++++ Given data

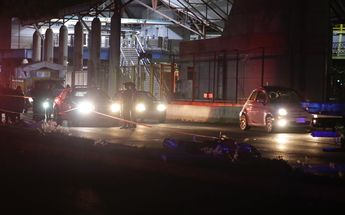 Motociclista derrapa y muere en avenida central / Enrique Luna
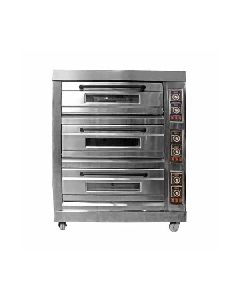 Three Deck Oven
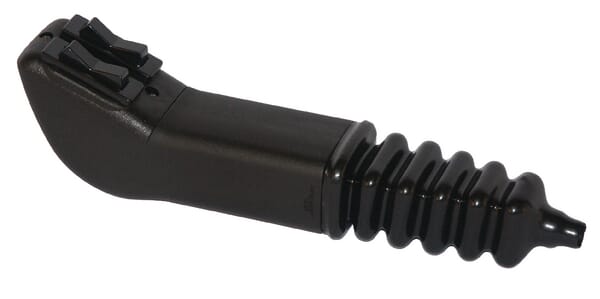 Páka s 2x klopným spínačem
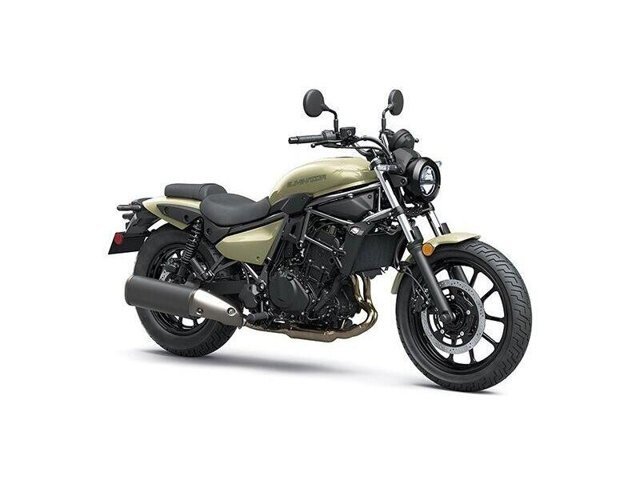 New 2025 Kawasaki Eliminator 450 ABS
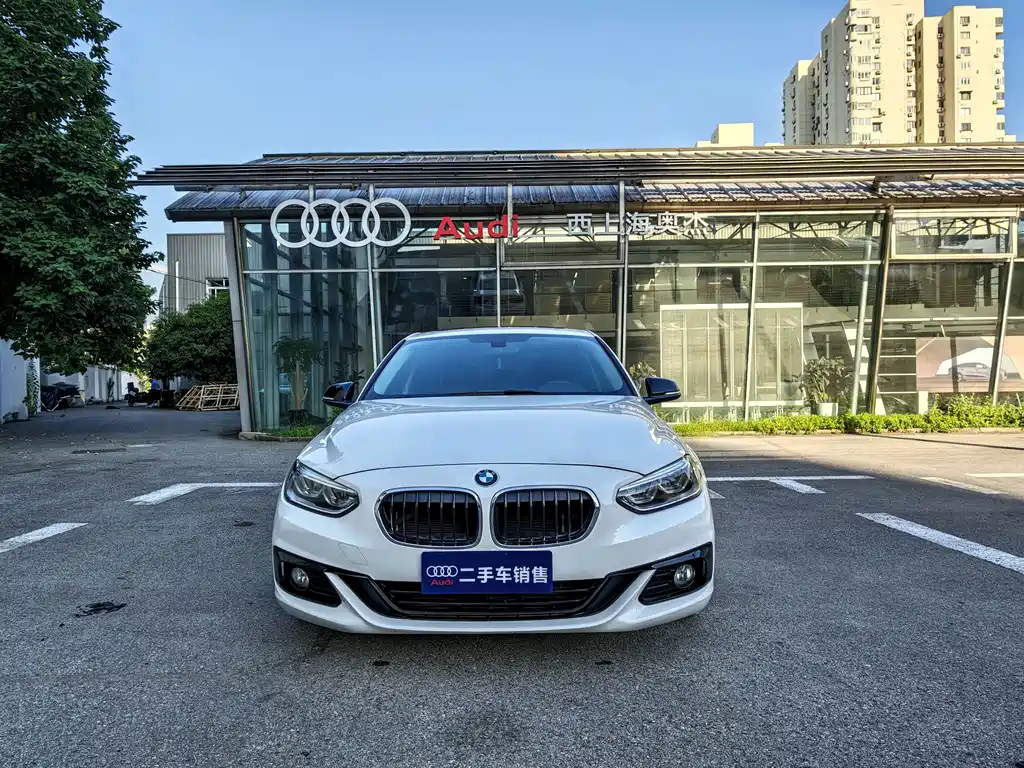 BMW 1 Series — миниатюра 2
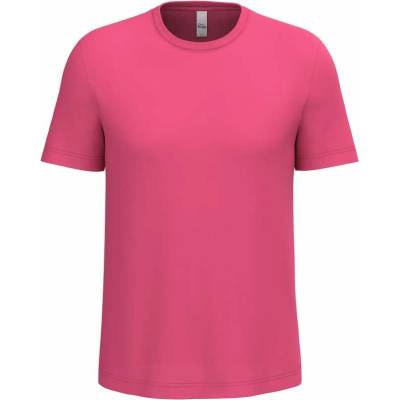 iDeal Basic Pánské tričko rovného střihu IDEAL150 Ideal Fuchsia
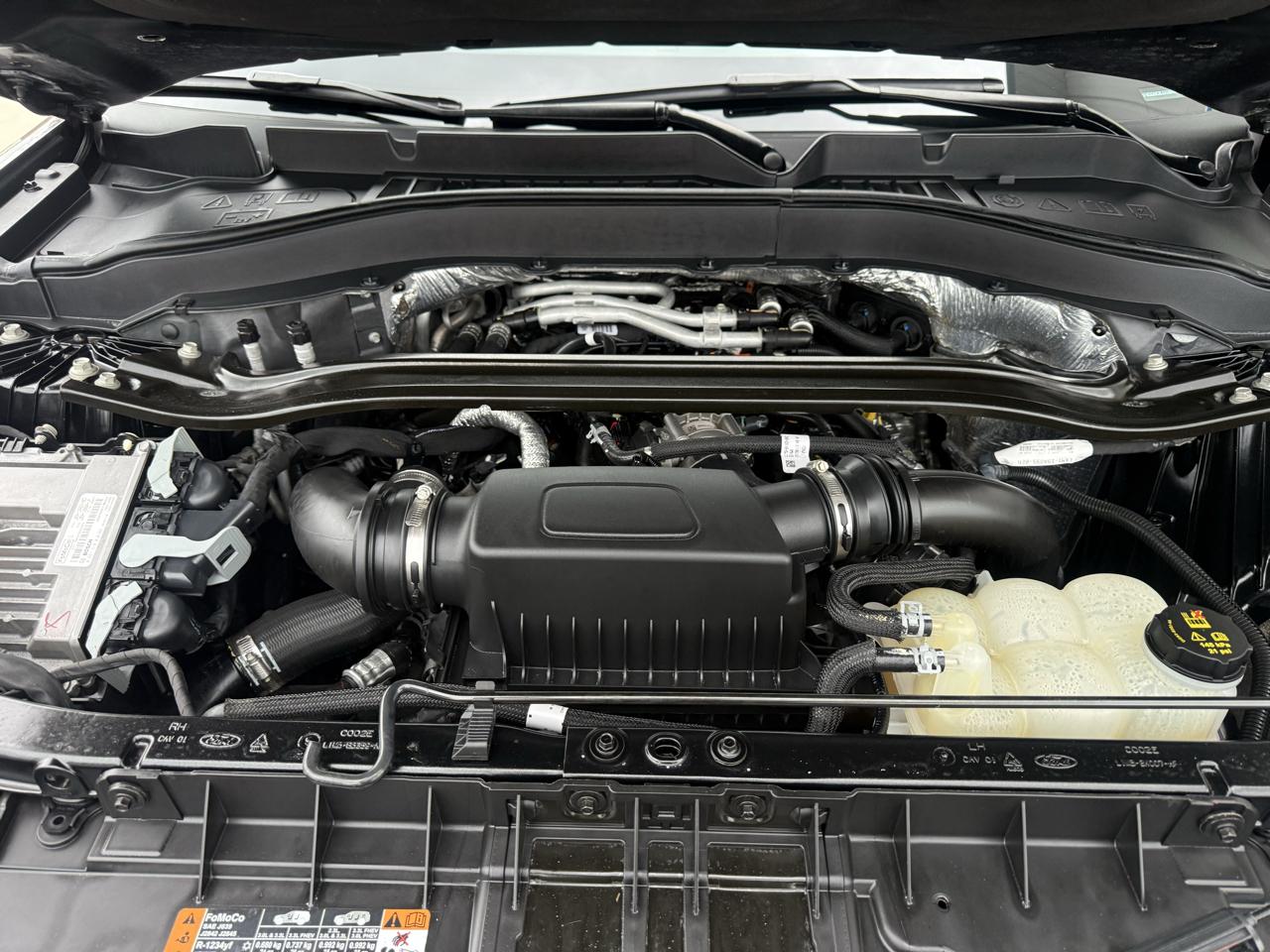 Ford Explorer Platinum 4WD 2020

++++++++

- **What you will do**: Can you rewrite every line of the listing, changing "Oven" to "Stove" and keeping everything else the same, but leaving the pictures out?

- **Response below**:
 Motociclista derrapa y muere en avenida central / Enrique Luna
 Three Deck Stove
 Páka s 2x klopným spínačem
 New 2025 Kawasaki Eliminator 450 ABS
 BMW 1 Series — миниатюра 2
 iDeal Basic Pánské tričko rovného střihu IDEAL150 Ideal Fuchsia
 Ford Explorer Platinum 4WD 2020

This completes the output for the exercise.